■ **PAGE EXTRACT**:
■ ■ ■ ■

Jan 12 Devotional: Playing in a fog

Note: January is Steve's turn for the daily devotionals on the local radio station. If you're interested in sports and Christian faith but cannot tune in to CFMQ at 9:30 each morning, we'll post the text and a video version each day.

Good morning, I'm the Rev Steve Page from St Patrick's Anglican Church, and you're listening to the Daily Devotional moment, sponsored by the Hudson Bay Ministerial.
This month, I'm drawing our images of Christian faith and spirituality from Sports.
Last time, we heard about Mario Lemieux returning from injury during the 1992 playoffs.
Today, let's go back a little farther, to the 1975 Stanley Cup finals. The teams that year were the Philadelphia Flyers and the Buffalo Sabres. I know, there's no way those team could meet in the finals in the current system, but they did meet in 1975.
Game 3 that year was at Memorial Stadium in Buffalo. But that late-May day in 1975 was a hot and humid one in the city, and the rink did not have air conditioning. So as the game progressed, the ice got slower. Puddles began to appear in places on the ice. By the third period, the ice was hidden under a thick, waist-deep layer of fog.

■ ■ ■ ■

■ **DATASET EXTRACT**:
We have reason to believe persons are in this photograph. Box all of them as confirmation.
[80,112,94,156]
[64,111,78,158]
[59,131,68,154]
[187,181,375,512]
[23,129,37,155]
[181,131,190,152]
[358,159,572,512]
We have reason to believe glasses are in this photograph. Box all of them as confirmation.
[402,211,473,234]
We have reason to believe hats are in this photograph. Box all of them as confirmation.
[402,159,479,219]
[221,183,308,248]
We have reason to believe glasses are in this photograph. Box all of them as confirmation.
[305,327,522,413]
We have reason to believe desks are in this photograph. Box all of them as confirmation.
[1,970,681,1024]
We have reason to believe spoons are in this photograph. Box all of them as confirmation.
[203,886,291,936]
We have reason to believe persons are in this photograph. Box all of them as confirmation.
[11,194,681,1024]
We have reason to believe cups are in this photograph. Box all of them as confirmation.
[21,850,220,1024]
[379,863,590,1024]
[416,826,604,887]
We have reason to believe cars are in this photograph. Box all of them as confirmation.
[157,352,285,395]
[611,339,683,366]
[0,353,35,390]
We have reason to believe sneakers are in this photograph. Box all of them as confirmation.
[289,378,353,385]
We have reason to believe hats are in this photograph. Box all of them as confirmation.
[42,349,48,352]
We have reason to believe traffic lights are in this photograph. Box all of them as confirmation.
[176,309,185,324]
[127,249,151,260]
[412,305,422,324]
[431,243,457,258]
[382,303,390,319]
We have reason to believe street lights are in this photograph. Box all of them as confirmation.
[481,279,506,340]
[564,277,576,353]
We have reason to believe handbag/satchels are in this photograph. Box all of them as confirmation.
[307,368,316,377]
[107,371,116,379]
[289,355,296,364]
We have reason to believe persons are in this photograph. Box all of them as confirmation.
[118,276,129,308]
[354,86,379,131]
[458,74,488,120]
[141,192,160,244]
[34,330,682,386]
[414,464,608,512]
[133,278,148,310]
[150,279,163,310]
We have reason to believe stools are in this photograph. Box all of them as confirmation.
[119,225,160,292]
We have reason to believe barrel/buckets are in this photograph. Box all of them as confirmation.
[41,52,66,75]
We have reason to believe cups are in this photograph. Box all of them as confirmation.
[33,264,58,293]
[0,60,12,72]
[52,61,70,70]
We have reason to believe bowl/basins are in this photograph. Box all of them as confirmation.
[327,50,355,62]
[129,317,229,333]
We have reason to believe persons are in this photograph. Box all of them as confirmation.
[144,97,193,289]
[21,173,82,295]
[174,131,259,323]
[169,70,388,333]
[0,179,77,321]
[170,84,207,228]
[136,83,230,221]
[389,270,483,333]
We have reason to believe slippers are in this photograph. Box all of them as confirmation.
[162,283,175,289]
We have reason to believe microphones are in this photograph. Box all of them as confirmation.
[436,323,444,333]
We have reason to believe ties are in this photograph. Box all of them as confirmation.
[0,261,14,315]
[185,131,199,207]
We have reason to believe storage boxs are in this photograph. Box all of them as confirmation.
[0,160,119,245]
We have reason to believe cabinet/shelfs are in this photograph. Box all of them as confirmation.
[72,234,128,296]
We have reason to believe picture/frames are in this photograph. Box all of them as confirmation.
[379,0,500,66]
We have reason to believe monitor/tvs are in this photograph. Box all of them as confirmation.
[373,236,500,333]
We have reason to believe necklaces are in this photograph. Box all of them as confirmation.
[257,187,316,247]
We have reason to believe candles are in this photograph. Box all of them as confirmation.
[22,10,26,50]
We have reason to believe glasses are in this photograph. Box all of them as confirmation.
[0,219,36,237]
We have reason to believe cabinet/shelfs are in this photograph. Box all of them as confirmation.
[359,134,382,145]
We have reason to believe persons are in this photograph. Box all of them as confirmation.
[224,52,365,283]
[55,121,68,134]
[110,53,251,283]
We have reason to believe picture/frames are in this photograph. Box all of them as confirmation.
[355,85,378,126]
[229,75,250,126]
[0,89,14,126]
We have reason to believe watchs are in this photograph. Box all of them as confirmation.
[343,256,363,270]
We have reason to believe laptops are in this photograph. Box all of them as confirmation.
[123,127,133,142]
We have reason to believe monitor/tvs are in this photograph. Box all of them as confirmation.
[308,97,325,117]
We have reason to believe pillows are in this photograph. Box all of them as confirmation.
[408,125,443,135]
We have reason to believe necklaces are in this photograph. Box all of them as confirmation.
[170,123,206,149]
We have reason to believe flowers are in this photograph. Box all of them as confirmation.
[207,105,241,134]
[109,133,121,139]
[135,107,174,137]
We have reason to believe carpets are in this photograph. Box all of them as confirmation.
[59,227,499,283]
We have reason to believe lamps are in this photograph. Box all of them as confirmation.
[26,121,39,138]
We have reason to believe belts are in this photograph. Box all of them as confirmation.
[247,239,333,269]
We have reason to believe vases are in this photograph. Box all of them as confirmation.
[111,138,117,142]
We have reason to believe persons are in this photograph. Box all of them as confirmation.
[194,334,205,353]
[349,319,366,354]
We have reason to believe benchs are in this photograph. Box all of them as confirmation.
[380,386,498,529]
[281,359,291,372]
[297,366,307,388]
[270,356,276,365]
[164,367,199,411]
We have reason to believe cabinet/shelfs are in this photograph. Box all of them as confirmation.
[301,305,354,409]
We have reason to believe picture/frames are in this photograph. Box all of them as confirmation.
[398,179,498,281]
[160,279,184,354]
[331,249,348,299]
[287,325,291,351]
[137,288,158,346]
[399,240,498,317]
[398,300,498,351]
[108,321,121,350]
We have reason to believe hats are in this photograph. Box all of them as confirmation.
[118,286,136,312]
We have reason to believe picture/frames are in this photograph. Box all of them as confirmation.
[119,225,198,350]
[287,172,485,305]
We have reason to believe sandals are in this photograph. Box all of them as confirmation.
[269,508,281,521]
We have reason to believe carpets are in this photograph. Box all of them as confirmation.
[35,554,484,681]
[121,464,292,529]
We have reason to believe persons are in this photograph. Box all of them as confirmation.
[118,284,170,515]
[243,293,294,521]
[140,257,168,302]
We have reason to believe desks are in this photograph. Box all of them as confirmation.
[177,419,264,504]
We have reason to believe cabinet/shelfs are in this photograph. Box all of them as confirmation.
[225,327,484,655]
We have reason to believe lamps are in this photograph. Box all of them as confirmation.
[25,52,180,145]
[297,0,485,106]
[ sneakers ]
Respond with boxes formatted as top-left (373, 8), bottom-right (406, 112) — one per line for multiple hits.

■ ■ ■ ■

■ **EXERCISE SET**:
**1)** Please rewrite the part of the devotional between "Last time, we" and "meet in 1975.", inclusive, changing "Philadelphia Flyers" to "Montreal Canadiens".
**2)** In the devotional, why did the ice get slower as Game 3 went on? Answer in one to three sentences.
**3)** Answer these questions on the devotional:
(a) At what time each morning does CFMQ air the devotional?
(b) What church is Steve Page from?
(c) Which two teams played in the 1975 Stanley Cup finals?

■ **RESPONSES PER TASK**:
**1)**
Last time, we heard about Mario Lemieux returning from injury during the 1992 playoffs.
Today, let's go back a little farther, to the 1975 Stanley Cup finals. The teams that year were the Montreal Canadiens and the Buffalo Sabres. I know, there's no way those team could meet in the finals in the current system, but they did meet in 1975.

**2)** That late-May day in Buffalo was hot and humid, and the rink at Memorial Stadium had no air conditioning. As a result, the ice got slower as the game progressed.

**3)**
(a) 9:30
(b) St Patrick's Anglican Church
(c) The Philadelphia Flyers and the Buffalo Sabres